Source: https://www.law.cornell.edu/supremecourt/text/210/339
Timestamp: 2019-04-20 18:31:18+00:00

Document:
BOBBS-MERRILL COMPANY, Appt., v. ISIDOR STRAUS and Nathan Straus, Copartners, Doing Business under the Firm Name and Style of R. H. Macy & Company.
Argued: March 12, 13, 1908.
Messrs. W. H. H. Miller, C. C. Shirley, and Samuel D. Miller for appellant.
Messrs. John G. Carlisle and Edmond E. Wise for appellees.
The complainant in the circuit court, appellant here, the Bobbs-Merrill Company, brought suit against the respondents, appellees here, Isidor Straus and Nathan Straus, partners as R. H. Macy & Company, in the circuit court of the United States for the southern district of New York, to restrain the sale of a copyrighted novel, entitled 'The Castaway,' at retail at less than $1 for each copy. The ciruit court dismissed the bill on final hearing. 139 Fed. 155. The decree of the circuit court was affirmed on appeal by the circuit court of appeals, 77 C. C. A. 607, 147 Fed. 15.
Macy & Company, before the commencement of the action, purchased copies of the book for the purpose of selling the same at retail. Ninety per cent of such copies were purchased by them at wholesale at a price below the retail price by about 40 per cent, and 10 per cent of the books purchased by them were purchased at retail, and the full price paid therefor.

#### [Available data]
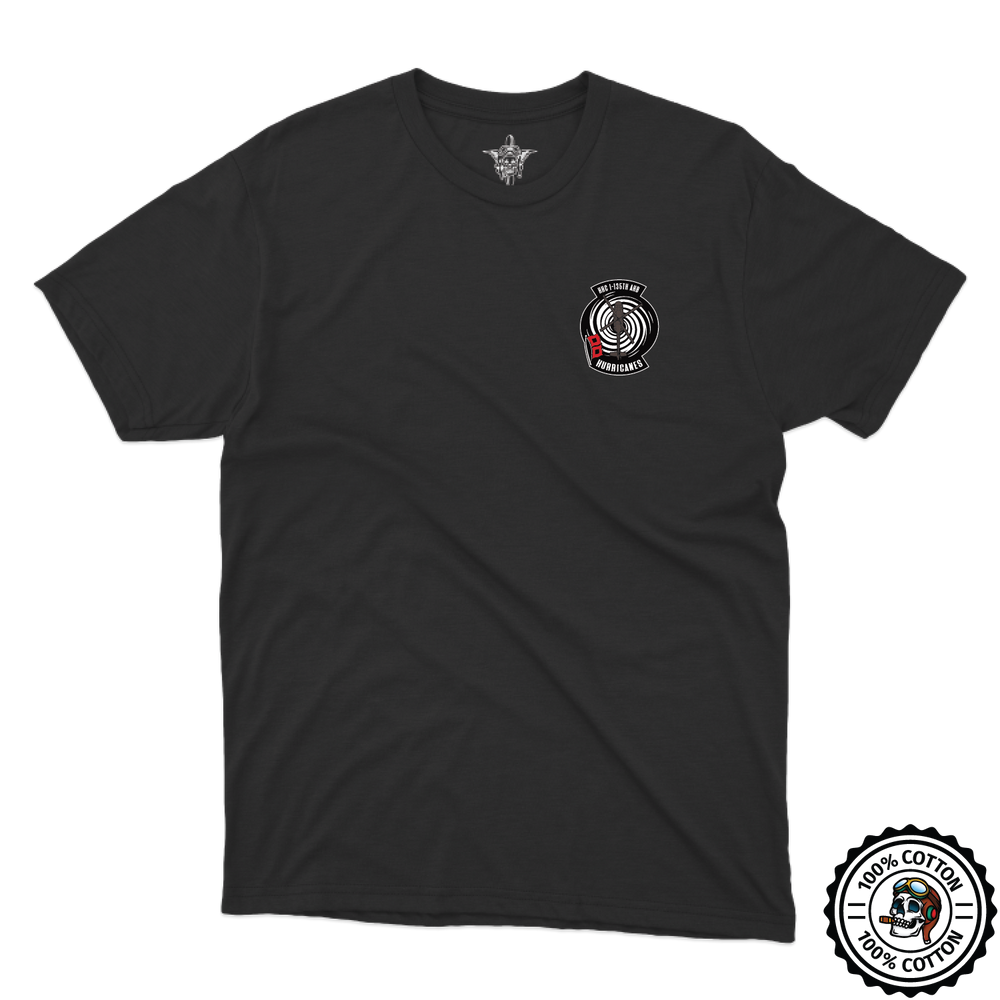 HHC, 1-135 AHB "Hurricanes" V2 T-Shirts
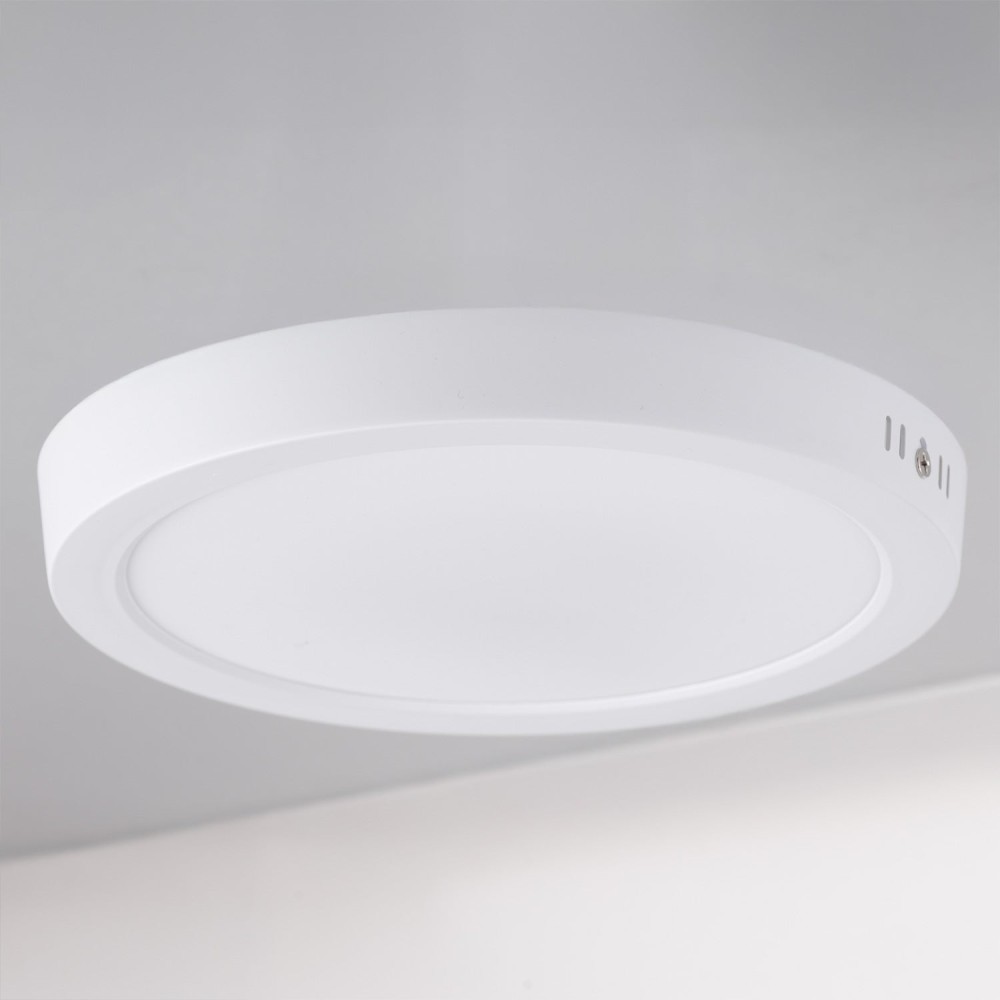 Plafoniera LED da superficie 100Lm/W 18W 1800Lm 4000ºK IP20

#### [Description of the task]
Can you summarize the Bobbs-Merrill case passage in two sentences? The data is not needed for this work.

#### [Written solution]
The Bobbs-Merrill Company sued Isidor and Nathan Straus, partners as R. H. Macy & Company, in the federal circuit court for the southern district of New York to stop retail sales of its copyrighted novel 'The Castaway' at less than $1 a copy. The circuit court dismissed the bill and the circuit court of appeals affirmed; before the suit, Macy & Company had bought copies to sell at retail, about 90 percent at wholesale for roughly 40 percent below the retail price and 10 percent at full retail price.